Calculation of the elastic tensor
---------------------------------

Finally let us calculate an elastic tensor for the same simple cubic
crystal - magnesium oxide (MgO). For this we need to create the crystal
and optimize its structure (see :ref:``parcalc`` above). Once we have an
optimized structure we can switch the calculator to internal degrees of
freedom optimization (IDOF) and calculate the elastic tensor:

.. code:: python

    # Switch to IDOF optimizer
    calc.set(isif=2)
    
    # Create elementary deformations
    systems = get_elementary_deformations(cryst, n=5, d=0.33)
    
    # Run the stress calculations on deformed cells
    res = ParCalculate(systems, calc)
    
    # Elastic tensor by internal routine
    Cij, Bij = get_elastic_tensor(cryst, systems=res)
    print("Cij (GPa):", Cij/units.GPa)


.. parsed-literal::

    Workers started: 10
    Cij (GPa): [ 338.46921273  103.64272667  152.2150523 ]

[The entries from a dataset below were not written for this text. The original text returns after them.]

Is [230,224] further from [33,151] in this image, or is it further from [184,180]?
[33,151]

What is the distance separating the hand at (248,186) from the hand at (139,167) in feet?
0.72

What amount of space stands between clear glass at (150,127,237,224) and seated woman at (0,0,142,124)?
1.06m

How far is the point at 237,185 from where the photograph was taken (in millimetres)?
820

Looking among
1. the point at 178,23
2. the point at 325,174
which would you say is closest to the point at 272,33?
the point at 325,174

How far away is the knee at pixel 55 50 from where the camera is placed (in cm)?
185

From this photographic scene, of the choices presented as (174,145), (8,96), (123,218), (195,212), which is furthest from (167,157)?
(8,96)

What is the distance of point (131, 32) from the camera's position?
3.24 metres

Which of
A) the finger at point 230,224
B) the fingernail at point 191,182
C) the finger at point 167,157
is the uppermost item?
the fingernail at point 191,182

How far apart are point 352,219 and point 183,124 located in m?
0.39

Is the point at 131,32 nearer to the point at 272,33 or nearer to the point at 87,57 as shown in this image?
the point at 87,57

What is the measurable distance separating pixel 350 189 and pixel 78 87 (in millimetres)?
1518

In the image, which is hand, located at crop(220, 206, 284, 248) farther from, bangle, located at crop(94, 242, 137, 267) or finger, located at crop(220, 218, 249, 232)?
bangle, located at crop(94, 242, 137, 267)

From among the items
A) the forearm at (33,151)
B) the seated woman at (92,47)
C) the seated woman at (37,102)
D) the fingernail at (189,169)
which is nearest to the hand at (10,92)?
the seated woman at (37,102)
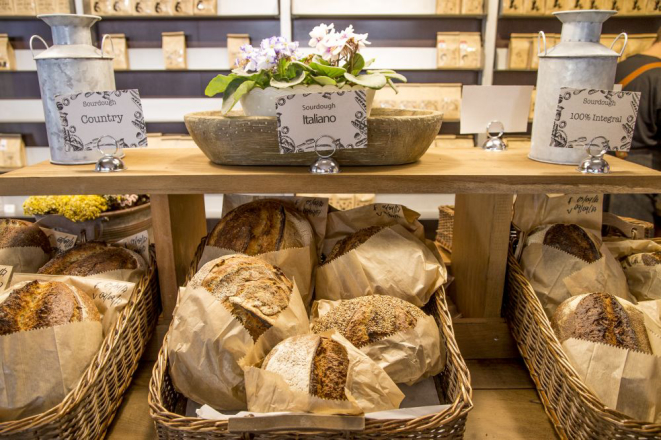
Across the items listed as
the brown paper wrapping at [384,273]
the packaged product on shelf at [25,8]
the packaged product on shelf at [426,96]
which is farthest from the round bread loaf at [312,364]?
the packaged product on shelf at [25,8]

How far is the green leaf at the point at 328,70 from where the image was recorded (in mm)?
1114

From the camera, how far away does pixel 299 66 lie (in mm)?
1130

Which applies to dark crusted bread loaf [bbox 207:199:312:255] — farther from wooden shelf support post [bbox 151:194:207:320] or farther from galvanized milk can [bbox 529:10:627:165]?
galvanized milk can [bbox 529:10:627:165]

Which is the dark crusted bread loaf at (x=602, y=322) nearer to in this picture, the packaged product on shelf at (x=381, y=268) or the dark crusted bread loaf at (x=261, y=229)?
the packaged product on shelf at (x=381, y=268)

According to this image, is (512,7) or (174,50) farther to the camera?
(174,50)

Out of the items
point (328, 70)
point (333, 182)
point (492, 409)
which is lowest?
point (492, 409)

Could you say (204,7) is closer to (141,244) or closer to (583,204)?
(141,244)

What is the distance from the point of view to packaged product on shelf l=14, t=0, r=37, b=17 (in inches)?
142

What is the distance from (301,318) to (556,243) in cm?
71


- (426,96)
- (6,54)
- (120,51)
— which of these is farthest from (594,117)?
(6,54)

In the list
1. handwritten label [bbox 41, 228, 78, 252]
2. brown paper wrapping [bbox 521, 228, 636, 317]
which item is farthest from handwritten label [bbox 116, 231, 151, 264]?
brown paper wrapping [bbox 521, 228, 636, 317]

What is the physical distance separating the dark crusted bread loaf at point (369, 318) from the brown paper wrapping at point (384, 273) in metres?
0.07

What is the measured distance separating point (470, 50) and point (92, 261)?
3163 mm

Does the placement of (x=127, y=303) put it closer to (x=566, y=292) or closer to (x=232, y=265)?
(x=232, y=265)
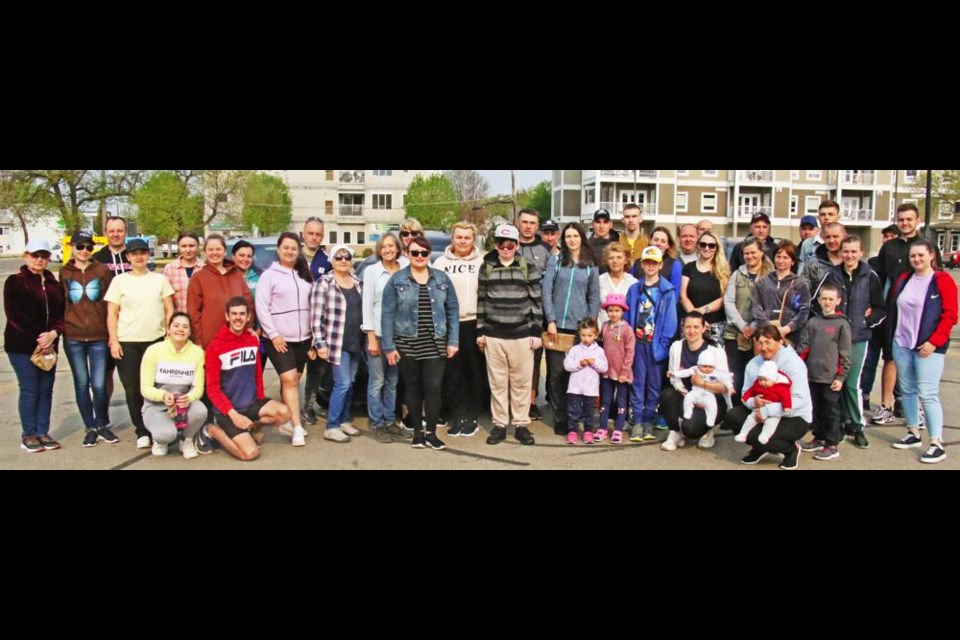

To make sure we are getting the correct answer let us make the
calculation for :math:`C_{11}, C_{12}` by hand. We will deform the cell
along a (x) axis by +/-0.2% and fit the :math:`3^{rd}` order polynomial
to the stress-strain data. The linear component of the fit is the
element of the elastic tensor:

.. code:: python

    from elastic.elastic import get_cart_deformed_cell
    
    # Create 10 deformation points on the a axis
    systems = []
    for d in numpy.linspace(-0.2,0.2,10):
        systems.append(get_cart_deformed_cell(cryst, axis=0, size=d))
    
    # Calculate the systems and collect the stress tensor for each system
    r = ParCalculate(systems, cryst.calc)
    ss=[]
    for s in r:
        ss.append([get_strain(s, cryst), s.get_stress()])
    
    ss=numpy.array(ss)
    lo=min(ss[:,0,0])
    hi=max(ss[:,0,0])
    mi=(lo+hi)/2
    wi=(hi-lo)/2
    xa=numpy.linspace(mi-1.1*wi,mi+1.1*wi, 50)


.. parsed-literal::

    Workers started: 10


.. code:: python

    # Make a plot
    plt.plot(ss[:,0,0],ss[:,1,0]/units.GPa,'.')
    plt.plot(ss[:,0,0],ss[:,1,1]/units.GPa,'.')
    
    plt.axvline(0,ls='--')
    plt.axhline(0,ls='--')
    
    # Now fit the polynomials to the data to get elastic constants
    # C11 component
    f=numpy.polyfit(ss[:,0,0],ss[:,1,0],3)
    c11=f[-2]/units.GPa
    
    # Plot the fitted function
    plt.plot(xa,numpy.polyval(f,xa)/units.GPa,'-', label='$C_{11}$')
    
    # C12 component
    f=numpy.polyfit(ss[:,0,0],ss[:,1,1],3)
    c12=f[-2]/units.GPa
    
    # Plot the fitted function
    plt.plot(xa,numpy.polyval(f,xa)/units.GPa,'-', label='$C_{12}$')
    plt.xlabel('Relative strain')
    plt.ylabel('Stress componnent (GPa)')
    plt.title('MgO, strain-stress relation ($C_{11}, C_{12}$)')
    plt.legend(loc='best')
    # Here are the results. They should agree with the results
    # of the internal routine.
    print('C11 = %.3f GPa, C12 = %.3f GPa => K= %.3f GPa' % (
            c11, c12, (c11+2*c12)/3))
    
    plt.show()


.. parsed-literal::

    C11 = 325.005 GPa, C12 = 102.441 GPa => K= 176.629 GPa



.. image:: lib-usage_files/lib-usage_18_1.png


If you set up everything correctly you should obtain fitted parameters
printed out in the output close to:

::

    Cij (GPa): [ 340   100   180]

With the following result of fitting:

::

    C11 = 325 GPa, C12 = 100 GPa => K= 180 GPa

The actual numbers depend on the details of the calculations setup but
should be fairly close to the above results.